***** EXTRAIT À LIRE

Le rapport de l’Ordre a été bien accueilli, et Mme David nous a confirmé qu’il serait annexé à son propre rapport final qui sera transmis à la ministre. Au moment d’écrire ces lignes, le rapport d’Hélène David était en voie d’être déposé à la ministre Pascale Déry.

Réforme de la santé du ministre Dubé : mémoire de l’Ordre sur le projet de loi 15

L’Ordre des psychologues a été invité à présenter un mémoire et à comparaître devant la Commission de la santé et des services sociaux le 10 mai dernier à propos du projet de loi 15, Loi visant à rendre le système de santé et de services sociaux plus efficace (PL15). Le PL15 propose la création d’une agence indépendante du ministère de la Santé, appelée Santé Québec, centrée sur l’opérationnalisation des services afin de revenir, notamment, à une gestion de proximité.

Afin de réfléchir et de discuter de la gestion de proximité et de la gestion du changement occasionné par une transformation aussi importante du système de santé, j’ai demandé à Mme Andrée Bernard, psychologue du travail et des organisations et administratrice de l’Ordre, d’enrichir la notion de gestion du changement et de gestion de proximité et de m’accompagner à la commission parlementaire.

**********
***** DONNÉES FOURNIES

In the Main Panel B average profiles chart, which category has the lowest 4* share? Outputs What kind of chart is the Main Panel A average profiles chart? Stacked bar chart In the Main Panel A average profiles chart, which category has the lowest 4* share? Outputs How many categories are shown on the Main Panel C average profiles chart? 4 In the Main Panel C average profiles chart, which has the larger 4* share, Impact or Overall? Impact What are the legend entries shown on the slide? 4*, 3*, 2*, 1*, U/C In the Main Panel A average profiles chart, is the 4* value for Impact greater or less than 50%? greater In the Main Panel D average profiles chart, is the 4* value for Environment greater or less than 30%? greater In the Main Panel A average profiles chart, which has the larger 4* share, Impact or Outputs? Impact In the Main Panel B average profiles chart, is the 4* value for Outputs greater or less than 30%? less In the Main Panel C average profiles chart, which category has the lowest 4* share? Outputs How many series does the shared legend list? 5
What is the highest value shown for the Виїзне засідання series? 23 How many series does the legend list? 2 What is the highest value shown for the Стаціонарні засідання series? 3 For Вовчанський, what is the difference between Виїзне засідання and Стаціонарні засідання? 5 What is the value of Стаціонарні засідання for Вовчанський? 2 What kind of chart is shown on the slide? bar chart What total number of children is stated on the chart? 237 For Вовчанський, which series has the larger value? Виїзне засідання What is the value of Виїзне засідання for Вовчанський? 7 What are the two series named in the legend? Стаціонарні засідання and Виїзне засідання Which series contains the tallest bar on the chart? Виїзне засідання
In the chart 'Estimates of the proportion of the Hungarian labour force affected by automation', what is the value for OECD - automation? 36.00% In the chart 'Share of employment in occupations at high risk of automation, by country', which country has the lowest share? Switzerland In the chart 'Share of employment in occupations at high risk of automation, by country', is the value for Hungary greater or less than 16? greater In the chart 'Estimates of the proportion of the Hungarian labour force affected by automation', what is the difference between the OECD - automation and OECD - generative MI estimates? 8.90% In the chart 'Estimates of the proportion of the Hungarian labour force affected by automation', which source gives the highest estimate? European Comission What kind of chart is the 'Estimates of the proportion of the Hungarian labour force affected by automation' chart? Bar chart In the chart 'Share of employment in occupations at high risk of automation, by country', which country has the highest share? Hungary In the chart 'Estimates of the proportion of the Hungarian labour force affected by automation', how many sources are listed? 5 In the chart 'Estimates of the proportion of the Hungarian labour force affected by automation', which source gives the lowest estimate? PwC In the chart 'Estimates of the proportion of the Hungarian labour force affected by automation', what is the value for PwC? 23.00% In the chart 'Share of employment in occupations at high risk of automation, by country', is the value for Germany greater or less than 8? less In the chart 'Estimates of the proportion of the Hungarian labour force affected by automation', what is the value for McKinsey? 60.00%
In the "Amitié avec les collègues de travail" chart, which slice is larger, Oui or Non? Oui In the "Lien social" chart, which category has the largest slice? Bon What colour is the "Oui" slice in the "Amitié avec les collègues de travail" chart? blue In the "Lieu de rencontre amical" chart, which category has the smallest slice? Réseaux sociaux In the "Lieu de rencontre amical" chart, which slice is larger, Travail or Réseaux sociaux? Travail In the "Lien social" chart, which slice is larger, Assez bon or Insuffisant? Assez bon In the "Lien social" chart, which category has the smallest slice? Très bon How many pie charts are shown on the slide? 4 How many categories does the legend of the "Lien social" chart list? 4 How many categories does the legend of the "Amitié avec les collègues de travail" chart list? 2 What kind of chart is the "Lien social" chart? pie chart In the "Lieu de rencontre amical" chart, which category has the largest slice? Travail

**********

■ **CONSIGNE A**
Recopiez fidèlement le passage de l'extrait sur l'Ordre des psychologues qui commence par les mots contenant « Le rapport de » et se termine par « ministre Pascale Déry. ».
■ **CONSIGNE B**
Répondez aux questions suivantes à partir de l'extrait sur l'Ordre des psychologues.
(i) À quelle ministre le rapport d'Hélène David était-il en voie d'être déposé ?
(ii) À quelle date l'Ordre a-t-il été invité à comparaître devant la Commission de la santé et des services sociaux ?
(iii) Quel nom porte l'agence indépendante que le projet de loi 15 propose de créer ?
■ **CONSIGNE C**
Donnez la suite de l'extrait sur l'Ordre des psychologues, à partir de l'endroit où il s'arrête.

■ **PRODUCTION ATTENDUE A**
Le rapport de l’Ordre a été bien accueilli, et Mme David nous a confirmé qu’il serait annexé à son propre rapport final qui sera transmis à la ministre. Au moment d’écrire ces lignes, le rapport d’Hélène David était en voie d’être déposé à la ministre Pascale Déry.

■ **PRODUCTION ATTENDUE B**
(i) Pascale Déry
(ii) Le 10 mai
(iii) Santé Québec

■ **PRODUCTION ATTENDUE C**
La nouvelle structure de gouvernance clinique de Santé Québec prévue au PL15 institue quatre conseils, dont le principal mandat est d’évaluer les trajectoires de soins et l’organisation clinique : conseil multidisciplinaire des services sociaux (CMSSO), conseil multidisciplinaire des services de santé (CMSSA), conseil des infirmières et infirmiers (CII) et conseil des médecins, dentistes, pharmaciens et sages-femmes (CMDPSF). Ces quatre conseils, tous égaux, relèvent d’une plus haute instance, le conseil interdisciplinaire d’évaluation des trajectoires et de l’organisation clinique (CIETOC) qui, lui, relève du président-directeur général de l’établissement. Pour les habitués du réseau public de la santé, cela signifie que le conseil multidisciplinaire est scindé en deux, l’un pour les services sociaux et l’autre pour la santé.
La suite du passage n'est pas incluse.